The CSS Framework® is built on multiple well-established theories and principles:
- CR-Psychosocial Development
- CR-Cognitive Behavior Theory
- CR-Problem-Solving Theory
- CR-Narrative Counseling
- Ecological Systems Theory
- Strengths-Based Approach
- Multicultural Counseling Theory
- Social Justice Counseling
- Triadic Body/Mind/Spirit
- Social Learning Theory
Several of the theories within this multitheoretical framework share conceptual similarities that transcend theoretical bounds, they explain and conceptualize human behavior as occurring within and across social contexts.
Several other theories such as cognitive behavior therapy and problem-solving therapy are widely used across settings; while many of the techniques are scalable and generalizable and thus creating accessibility.
In designing the CSS Framework® our singular focus and attention was to ensure that we utilized theories that were adaptable to diverse cultural contexts and made room for individuals’ history, and their contemporary lived experiences.
2. Social Emotional Competencies
Social-emotional competence is a person’s ability to Recognize, Understand, Manage, Express and Reflect upon the social and emotional aspects of their life in ways that enable them to successfully relate to themselves and others. Being socially emotionally competent helps people to effectively navigate through life and its challenges while living, learning, working and loving.
There are five core social-emotional competencies that the CSS Framework® utilizes: Self-Awareness, Self-Management, Social Awareness, Relationship Management and Responsible Decision-Making Skills.
3. Social Determinants
The social determinants of mental health are the conditions in which people are born, grow, work, live and age. These include the wider set of forces and systems shaping the conditions of daily life such as economic policies, development agendas, social norms, social policies and political systems.
Positive social determinants are necessary for developing the social-emotional competencies. Many common mental health disorders have risk factors that are strongly associated with various social inequalities.
4. Triadic Wellness Principles (body/mind/spirit)
Wellness is a choice of lifestyle marked by a balance of mind, body, and spirit. The CSS Framework® emphasizes balance within ourselves and in our relationships. Physical health(body), Mental health (Mind) and Spiritual health (Spirit) are all integral to living a balanced and healthy life. For example, we believe that your thoughts are at the foundation of how we interact with others, what we believe about others and situations and our feelings about self, others and situations.
5. Levels of Engagement
The level of engagement refers to the “who-client” of the CSS Framework®. The individual, the family, the school, diverse work settings or the community – all of these can beat one point or another, “ the client.” The GCSCORED personnel delivering the intervention engage with “the client” and operationalize the CSS® goals.
6. RUMERTIME Process®
The RUMERTIME Process® is a five-step culturally-responsive, social-emotional problem-solving process that helps individuals move from a position of intra- and interpersonal imbalance to balance and from unconscious living to conscious living.
Through the utilization of the RUMERTIME Process®, individuals develop the skills to Recognize, Understand, Manage, Express and Reflect on the social and emotional aspects of their lives so that they can successfully relate to self, others and situations as they grow and develop.
RUMERTIME® is an acronym and as individuals we rumerize all day, everyday, however, most of our waking hours we spend in a state of unconscious living. We operate on autopilot.
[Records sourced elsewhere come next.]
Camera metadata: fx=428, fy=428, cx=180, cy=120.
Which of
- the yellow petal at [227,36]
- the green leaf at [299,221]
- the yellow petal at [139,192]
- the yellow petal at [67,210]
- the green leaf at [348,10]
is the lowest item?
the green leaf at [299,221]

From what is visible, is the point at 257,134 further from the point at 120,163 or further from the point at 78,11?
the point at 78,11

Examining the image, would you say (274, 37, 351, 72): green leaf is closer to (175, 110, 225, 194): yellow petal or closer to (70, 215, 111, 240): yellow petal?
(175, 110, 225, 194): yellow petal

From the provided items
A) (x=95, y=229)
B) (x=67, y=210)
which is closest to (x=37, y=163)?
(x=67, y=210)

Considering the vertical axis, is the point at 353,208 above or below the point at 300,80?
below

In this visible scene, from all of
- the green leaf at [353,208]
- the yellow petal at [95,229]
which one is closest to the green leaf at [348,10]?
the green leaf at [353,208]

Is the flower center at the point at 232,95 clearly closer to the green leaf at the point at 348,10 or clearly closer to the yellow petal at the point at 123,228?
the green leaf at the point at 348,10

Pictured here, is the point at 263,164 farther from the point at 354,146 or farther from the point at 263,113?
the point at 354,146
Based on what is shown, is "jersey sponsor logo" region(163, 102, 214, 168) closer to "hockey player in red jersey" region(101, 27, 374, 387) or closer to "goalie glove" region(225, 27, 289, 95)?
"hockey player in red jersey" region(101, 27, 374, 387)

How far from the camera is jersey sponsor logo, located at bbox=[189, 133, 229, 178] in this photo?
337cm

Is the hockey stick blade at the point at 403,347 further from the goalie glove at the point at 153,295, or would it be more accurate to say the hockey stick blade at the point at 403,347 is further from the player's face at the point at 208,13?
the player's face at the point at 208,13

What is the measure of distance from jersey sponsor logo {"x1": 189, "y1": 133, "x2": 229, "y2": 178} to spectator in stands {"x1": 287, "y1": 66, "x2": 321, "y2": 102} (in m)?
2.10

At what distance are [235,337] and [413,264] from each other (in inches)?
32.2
The process of rumerizing is not only relegated to the occurrence of negative events, we can and should rumerize when we have positive experiences as well. Remember the goal is to live consciously, be present in each moment, and show up for yourself. For example, when you have a positive experience and helpful emotions are evoked, we encourage you to pay attention to your Thoughts, Interactions, Mindsets, and Emotions(TIME) surrounding that positive experience, learn from it and grow from it, so that we can have many more of these experiences. The more positive experiences we have, the less space there is for negative experiences.
On the other hand, when we experience negative circumstances, negative thoughts are activated, which in turn activates harmful behaviors and beliefs. Then, because feelings are controlled by our thoughts and mindsets, they are like indicators or check engine lights, they signal to us what our thoughts and mindsets are about the particular circumstance.
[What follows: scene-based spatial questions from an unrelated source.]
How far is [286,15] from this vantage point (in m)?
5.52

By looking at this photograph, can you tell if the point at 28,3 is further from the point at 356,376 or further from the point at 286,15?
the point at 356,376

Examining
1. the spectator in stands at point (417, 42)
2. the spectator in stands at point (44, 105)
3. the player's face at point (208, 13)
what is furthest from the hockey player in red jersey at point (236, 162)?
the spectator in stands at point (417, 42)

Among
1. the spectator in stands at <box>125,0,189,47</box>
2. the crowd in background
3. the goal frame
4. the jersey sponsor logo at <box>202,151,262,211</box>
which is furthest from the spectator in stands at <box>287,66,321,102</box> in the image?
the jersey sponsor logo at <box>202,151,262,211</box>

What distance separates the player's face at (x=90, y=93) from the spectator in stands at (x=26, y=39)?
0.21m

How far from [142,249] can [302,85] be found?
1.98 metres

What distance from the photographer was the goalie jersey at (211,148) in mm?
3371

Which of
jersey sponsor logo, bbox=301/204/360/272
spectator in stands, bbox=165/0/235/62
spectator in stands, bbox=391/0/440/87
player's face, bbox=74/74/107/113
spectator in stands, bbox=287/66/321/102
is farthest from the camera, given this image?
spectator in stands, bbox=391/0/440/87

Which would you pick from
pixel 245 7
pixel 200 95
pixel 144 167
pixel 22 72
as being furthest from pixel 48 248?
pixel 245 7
We can interrupt this pattern of negative thinking and believing as we Recognize, Understand, Manage, Express, and Reflect on our Thoughts, Interactions, Mindsets, and Emotions as they relate to the triggering event.
The CSS Framework® is based on an agricultural metaphor. As we developed this framework the words chosen were very Intentional, such as the word Cultivating, which means to develop, grow, refine, tend, nurture, promote, advance, nourish and propagate. These verbs that define cultivating gives the understanding that there is some long-term work involved in this process. Then the acronym, SEEDS means Social Emotional Education in Diverse Settings. SEEDS corresponds to the five core social emotional competencies. For example, the soil and essential growth elements in the plant world are the metaphorical equivalent of the social determinants of human development.
Words matter. Agriculture does not have any inherent biases, and its language is accessible to a wide range of people without regard to gender, race, age and physical ability.